Problem requirements:
Down to the last word, output the records below, skipping any images.

· · · · · · ·

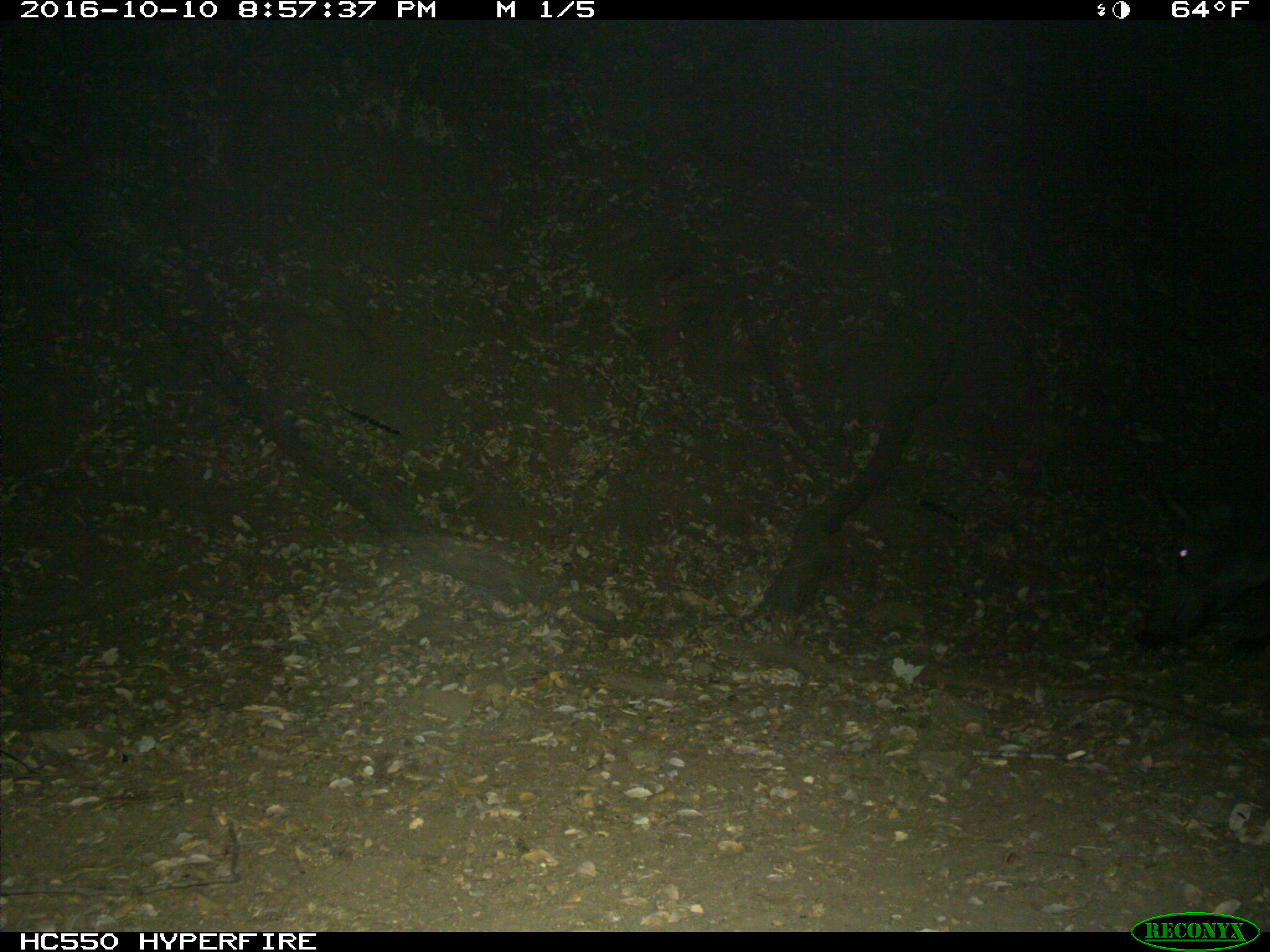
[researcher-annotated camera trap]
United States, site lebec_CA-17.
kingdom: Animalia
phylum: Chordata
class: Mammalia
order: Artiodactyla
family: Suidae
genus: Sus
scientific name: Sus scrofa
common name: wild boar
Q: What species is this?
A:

· · · · · · ·

Solution for this task:
[researcher-annotated camera trap]
United States, site lebec_CA-17.
kingdom: Animalia
phylum: Chordata
class: Mammalia
order: Artiodactyla
family: Suidae
genus: Sus
scientific name: Sus scrofa
common name: wild boar
Q: What species is this?
A:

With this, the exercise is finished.